Before beginning today’s post, a quick note about last Friday night’s concert: the whole thing came off smashingly. My buddy John and I gave a 90-minute performance at a coffee shop in Hartsville, South Carolina, Crema Coffee Bar, where we’ve played a number of such shows in the past.
This show was, easily, the most fun I’ve had playing this particular venue, our home-away-from-home in Hartsville. John and I took turns playing original tunes, and we both unveiled new selections, John debuting an Irish tragedy entitled “The Sailor,” and I introducing my latest irreverent comedy tune, “Private Lessons (Goth Chick).”
We also enjoyed an excellent turnout, which is not to be taken for granted. Live music doesn’t always have the appeal it once did, and sometimes promoting a show can come across as a bit needy—“please come listen to us!”—especially as everyone you know is in a band these days. Fortunately, our friends and fans were hugely supportive, and it seemed like a capacity crowd at the height of the show. A YUGE “thank-you” to everyone who came out.
My next tour stop is the Juggling Gypsy in Wilmington, North Carolina, on Friday, August 3, starting around 9 PM. You can learn more at www.tjcookmusic.com or on my Facebook page.
***
I’ve written a bit about space exploration and the formation of Space Force on this blog, and I’ve long been an advocate semi-publicly of expansion into space. Neil deGrasse Tyson wrote an essay in Foreign Affairs when I still subscribed to the globalist rag that had me jumping for joy. The essay, “The Case for Space,” is one of the best apologias written for the benefits we would reap from funding additional space exploration. Tyson is a poor political pundit, and his fanboyish acolytes are so annoying, they reflect poorly on him, but he knows what he’s talking about when it comes to space.
I’m a fiscal, as well as a social, conservative, but I’m all about spending gobs of government cash on space exploration—and colonization. I realize I’m committing the same error everyone does—“don’t spend my tax dollars… except on all this stuff I personally like or agree with”—but I see a role for the government in space exploration that makes sense constitutionally and functionally, in a way that, say, free bus fare for war widows isn’t.
Like Newt Gingrich—the other great modern essayist on space exploration—I see expansion into space as akin to westward expansion in the nineteenth century. There were a lot of hardy pioneers that took the risks and were “rugged individualists”—but the government granted generous loans and tracts of land to railroad companies to open up those lands. The government—largely Republican-controlled after the American Civil War—played a role in catalyzing western expansion.

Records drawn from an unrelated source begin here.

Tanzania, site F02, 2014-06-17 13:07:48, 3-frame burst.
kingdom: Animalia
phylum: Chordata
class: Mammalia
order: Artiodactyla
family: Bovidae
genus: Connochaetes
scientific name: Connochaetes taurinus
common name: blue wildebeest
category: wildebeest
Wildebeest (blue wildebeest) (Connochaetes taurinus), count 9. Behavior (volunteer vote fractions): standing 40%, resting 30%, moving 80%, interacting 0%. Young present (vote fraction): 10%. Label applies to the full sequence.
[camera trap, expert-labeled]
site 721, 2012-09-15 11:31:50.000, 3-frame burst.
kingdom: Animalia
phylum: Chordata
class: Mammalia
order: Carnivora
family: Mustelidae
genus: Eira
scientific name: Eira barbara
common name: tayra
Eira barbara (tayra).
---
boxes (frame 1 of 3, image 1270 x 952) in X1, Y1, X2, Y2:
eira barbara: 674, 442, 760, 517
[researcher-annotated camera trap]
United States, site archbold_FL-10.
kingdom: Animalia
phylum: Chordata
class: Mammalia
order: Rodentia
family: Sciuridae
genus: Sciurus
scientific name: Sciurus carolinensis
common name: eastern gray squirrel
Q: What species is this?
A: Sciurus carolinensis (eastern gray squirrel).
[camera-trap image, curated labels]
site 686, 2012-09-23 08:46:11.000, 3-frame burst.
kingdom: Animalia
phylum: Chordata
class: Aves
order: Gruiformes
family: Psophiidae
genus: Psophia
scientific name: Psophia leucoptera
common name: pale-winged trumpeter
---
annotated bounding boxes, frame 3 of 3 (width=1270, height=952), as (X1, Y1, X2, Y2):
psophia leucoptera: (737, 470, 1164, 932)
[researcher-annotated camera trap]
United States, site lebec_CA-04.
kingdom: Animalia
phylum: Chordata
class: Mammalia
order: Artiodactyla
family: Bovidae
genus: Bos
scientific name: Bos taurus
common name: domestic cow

Similarly, we see a mix of entrepreneurship and government support today, although the government seems bogged down in its usual bureaucratic inefficiencies, while the hot-shot mega-billionaire flyboys are taking the major risks. Nevertheless, Gingrich wrote over the weekend about this very topic, marking the 49th anniversary of the moon landing.
As usual, the Trump administration, as Gingrich writes, is thinking “big league” when it comes to space, and Vice President Michael Pence is heading up a revived National Space Council. The NSC is charged with exploring placing bases on the moon to reduce the costs of launches, which would be much more fuel-efficient in the moon’s reduced gravitational field (which is one-sixth that of Earth’s).
In a larger, cultural sense—since I’m not versed enough in the technical side of this subject, I’m deflecting to where I can bloviate on slightly more solid ground—I don’t understand the disinterest in, even hostility toward, space exploration. In general, I’m dismayed by the lack of pioneering derring-do and spirit in American culture today. Aren’t we descended from rugged frontiersmen and women who crossed oceans, forded rivers, climbed mountains, and endured dysentery to get here?
A few years ago, I stumbled upon one of those writers I love—a slightly fringe character who writes about weird, just-outside-of-the-mainstream topics. The author in question is James D. Heiser, a bishop in the Evangelical Lutheran Diocese of North America and a founding member of the Mars Society, a group that aims to put Americans on Mars.
I first stumbled upon Heiser after reading a review of his book “The American Empire Should Be Destroyed”: Alexander Dugin and the Perils of the Immanentized Eschatology, which is about the titular figure, an eccentric, Rasputin-like character who advises Vladimir Putin in some capacity. That book led me to another Heiser work, Civilization and the New Frontier: Reflections on Virtue and the Settlement of a New World, a collection of essays—mostly his introductory remarks at various Mars Society annual conventions—about the settlement of Mars.
The basic argument is that the quest to settle new worlds will stretch Americans not just scientifically, but spiritually: in striving for the stars, we’ll cultivate the classical virtues that make civilization possible, and, in the process, reinvigorate our earthly civilization.
I believe there’s something to this thesis. Struggle—be it the struggle to survive on the hostile Martian plains, or to make ends meet here on Earth—breeds growth. Adversity is the heat that tempers the iron of the soul.
Space has much to offer: abundant natural resources, the thrill of discovery, hot alien babes (just kidding about that last one). But it also has the potential to inspire future generations of Americans to reach for the stars—both physically, and spiritually.